We next compared our classification with the Sorlie, Hu and Parker centroids (Sorlie et al., 2003; Hu et al., 2006; Parker et al., 2009). Variable overlaps were found for BasL, LumB, LumA and NormL subgroups (Figure 1d). However, significant differences were noted for the mApo and LumC subgroups, which not only overlapped at variable levels with the ERBB2 subtype, but also with basal-like, luminal-A and –B, and normal-like groups, depending on the classifier (Supplementary Table 5). Classification differences affected the distribution of bioclinical markers among molecular subgroups. Main differences were in the fraction of ER+/PR+ and AR+ tumors in basal-like subtypes and the distribution of ERBB2+ tumors (Supplementary Table 6). MFS curves showed better separation of good and bad outcome subgroups with our classification (the CIT classification) (Supplementary Figures 5 and 6).

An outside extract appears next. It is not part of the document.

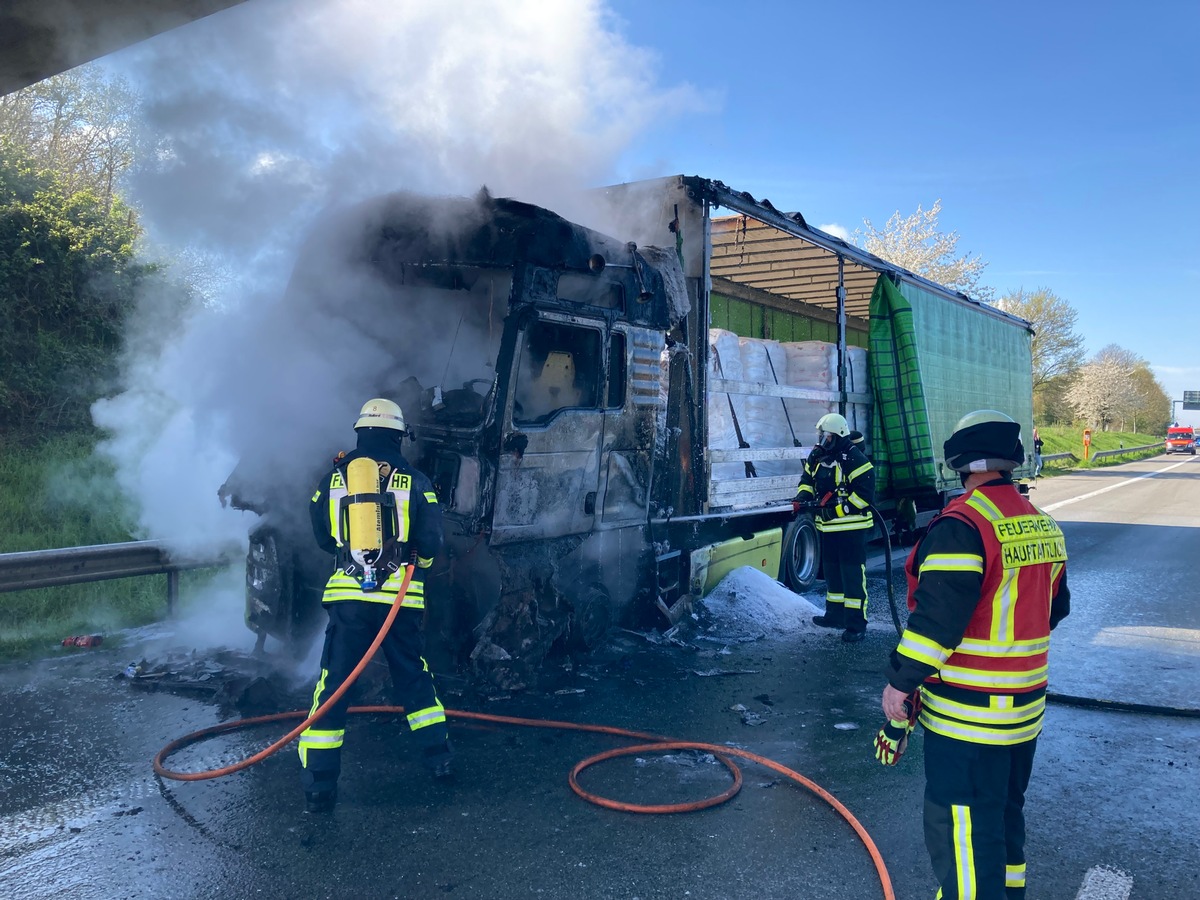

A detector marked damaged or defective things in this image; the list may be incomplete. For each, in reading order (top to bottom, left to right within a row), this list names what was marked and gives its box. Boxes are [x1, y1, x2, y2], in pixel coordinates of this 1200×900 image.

Molecular subgroups show differential activation of signaling pathways

We selected 40 cancer relevant pathways from public databases and tested for specific enrichment in our molecular subgroups (Supplementary Methods). Genes specific for each subgroup were identified using four algorithms. Pathways were ordered for each subgroup on the mean rank of P-values across the four methods. As shown in Figure 3, each subgroup was associated to different up or downregulated signaling pathways. The upregulation of DNA replication and repair in BasL and LumB contrasted with its downregulation in NormL. The upregulation 4/5 immune system pathways in LumC was of further note. These data indicate that molecular subgroups relate to different signaling pathways and biological processes.

Figure 3
figure 3

Molecular subgroups show differential activation of major signaling pathways: correlations between a given pathway and a subgroup are indicated by color boxes. Red boxes show upregulation of the pathway, green downregulation. Up or downregulation was deduced using KEGGanim tool where relative expression measures are projected in the related KEGG pathway interaction graph. Pathways showing no clear direction of regulation were excluded.

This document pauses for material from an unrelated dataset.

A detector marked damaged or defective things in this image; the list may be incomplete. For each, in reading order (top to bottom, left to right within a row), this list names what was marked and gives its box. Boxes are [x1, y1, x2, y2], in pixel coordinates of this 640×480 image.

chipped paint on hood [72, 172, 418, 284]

Molecular subgroups show specific genomic anomalies

Of the 537 tumors profiled for RNA expression, 488 tumors were analyzed by array-CGH (comparative genome hybridization). A total of 21 regions of gain and 33 regions of loss were found in more than 30% of the tumors (Figure 4a, top panel). BasL and LumB showed extensive copy-number alterations (CNAs), whereas NormL and LumA were the least rearranged. Qualitative differences were also apparent (Figure 4a) and we searched for CNAs specifically associated to each subgroup. BasL and LumB tumors presented the greatest number of CNAs with 39 and 46 specific CNAs, respectively (Figure 4a, Supplementary Table 7). The number of specific events was lower in the other subgroups ranging from 2 to 8. Expectedly, amplifications at 17q12 were found in 70% of mApo tumors. LumA showed gains at 4q35 and 16p11-p13, whereas NormL tumors could be differentiated from LumA by frequency of gains at 9q33, 8p23, 16p13 and loss at 16q12.

Figure 4
figure 4

Breast cancer molecular subgroups present different copy-number change (CNC) profiles. CNC profiles were established using genome-wide array-CGH on a 488 breast tumor dataset and subsequently stratified according to the CIT classification. Panel a shows frequency of gains (vertical bars going up) or losses (bars going down) at a given location on the genome. Graphs from top to bottom correspond to profiles of the whole CIT breast cancer set and each of the six molecular subgroups. Panel b represents regions of CNC correlating to a specific subgroup. Specific genomic regions for the whole CIT set are the ones for which the proportion of alterations (in gain or loss) exceeded 20%. Subgroup-specific regions are those that present significant increase in proportion (at a 0.1 FDR level) in a given subgroup tested against all others. Bars represent P-values after a standard logarithmic transformation.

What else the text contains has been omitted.